Provided data
• • •
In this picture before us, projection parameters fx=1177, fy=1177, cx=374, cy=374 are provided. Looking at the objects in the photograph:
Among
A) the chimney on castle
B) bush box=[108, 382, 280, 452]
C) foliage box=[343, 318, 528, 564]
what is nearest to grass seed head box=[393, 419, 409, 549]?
• • •
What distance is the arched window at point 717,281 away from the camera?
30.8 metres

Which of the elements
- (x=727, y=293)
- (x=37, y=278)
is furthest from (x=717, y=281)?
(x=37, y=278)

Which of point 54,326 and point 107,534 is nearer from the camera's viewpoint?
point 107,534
• • •
Exercise
Copy out the data word for word, starting at the line that has "In this picture" and ending after the line that has "what is nearest".

The solution
In this picture before us, projection parameters fx=1177, fy=1177, cx=374, cy=374 are provided. Looking at the objects in the photograph:
Among
A) the chimney on castle
B) bush box=[108, 382, 280, 452]
C) foliage box=[343, 318, 528, 564]
what is nearest to grass seed head box=[393, 419, 409, 549]?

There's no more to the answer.